# Association Rule

Association rule learning is a type of unsupervised learning technique that checks for the dependency of one data item on another data item and maps accordingly so that it can be more profitable

When Walmart, a chain store in the United States, studied the shopping behavior of customers, the study showed that diapers and beers are bought together. Because, as it turns out, fathers are often tasked with shopping while mothers stay with the baby

## The Algorithm
The Apriori Algorithm, used for the first phase of the Association Rules, is the most popular and classical algorithm in the frequent old parts. These algorithm properties and data are evaluated with Boolean Association Rules. In this algorithm, there are product clusters that pass frequently, and then strong relationships between these products and other products are sought.
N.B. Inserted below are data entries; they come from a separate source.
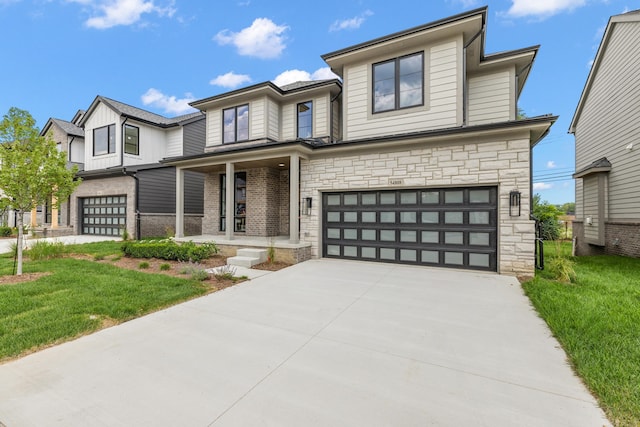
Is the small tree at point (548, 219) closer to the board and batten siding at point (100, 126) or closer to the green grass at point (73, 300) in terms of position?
the green grass at point (73, 300)

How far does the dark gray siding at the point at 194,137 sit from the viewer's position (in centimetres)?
1609

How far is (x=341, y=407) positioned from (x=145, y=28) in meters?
22.2

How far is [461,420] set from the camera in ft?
6.72

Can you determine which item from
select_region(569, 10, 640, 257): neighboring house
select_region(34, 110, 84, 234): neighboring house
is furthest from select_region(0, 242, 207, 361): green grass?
select_region(34, 110, 84, 234): neighboring house

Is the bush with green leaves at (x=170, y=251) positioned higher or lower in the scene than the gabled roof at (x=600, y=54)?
lower

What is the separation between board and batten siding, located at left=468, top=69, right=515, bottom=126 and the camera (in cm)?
883

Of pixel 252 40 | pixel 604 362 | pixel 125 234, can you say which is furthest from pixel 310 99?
pixel 252 40

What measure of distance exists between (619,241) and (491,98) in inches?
262

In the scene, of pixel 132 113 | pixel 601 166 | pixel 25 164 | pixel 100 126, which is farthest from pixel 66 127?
pixel 601 166

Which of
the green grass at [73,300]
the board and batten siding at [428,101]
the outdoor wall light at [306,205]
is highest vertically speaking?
the board and batten siding at [428,101]

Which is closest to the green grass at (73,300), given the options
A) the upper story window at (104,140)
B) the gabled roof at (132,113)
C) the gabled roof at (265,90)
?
the gabled roof at (265,90)

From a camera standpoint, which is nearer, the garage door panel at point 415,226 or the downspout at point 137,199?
the garage door panel at point 415,226

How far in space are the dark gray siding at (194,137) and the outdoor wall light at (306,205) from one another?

The importance of an Association Rules can be determined by 3 parameters that are used to identify the strength of the algorithm. Namely,

- Support
- Confidence
- Lift

We will use the `mlextend` library for this demonstration

In [None]:
# %pip install mlxtend

In [2]:
""" 
Demonstrate the association rules using Apriori algorithm
"""
from mlxtend.frequent_patterns import apriori
from mlxtend.frequent_patterns import association_rules
import pandas as pd

def create_sample_data():
    """Create sample transaction data"""
    data = {
        'TID': [1, 2, 3, 4, 5],
        'Items': [
            ['bread', 'milk', 'eggs'],
            ['bread', 'diapers'],

            ['milk', 'diapers', 'beer'],
            ['bread', 'milk', 'diapers', 'beer'],
            ['bread', 'milk', 'diapers']
        ]
    }
    return pd.DataFrame(data)

def prepare_transactions(df):
    """Convert transaction data to one-hot encoded format"""
    transactions = pd.get_dummies(df['Items'].apply(pd.Series).stack()).groupby(level=0).sum()

    return transactions

def generate_rules(transactions, min_support=0.2, min_confidence=0.6):
    """Generate association rules using Apriori"""
    frequent_itemsets = apriori(transactions, min_support=min_support, use_colnames=True)
    rules = association_rules(frequent_itemsets, metric="confidence", min_threshold=min_confidence)
    return rules

In [12]:
df = create_sample_data()
transactions = prepare_transactions(df)
rules = generate_rules(transactions)
print(rules.sort_values('confidence', ascending=False))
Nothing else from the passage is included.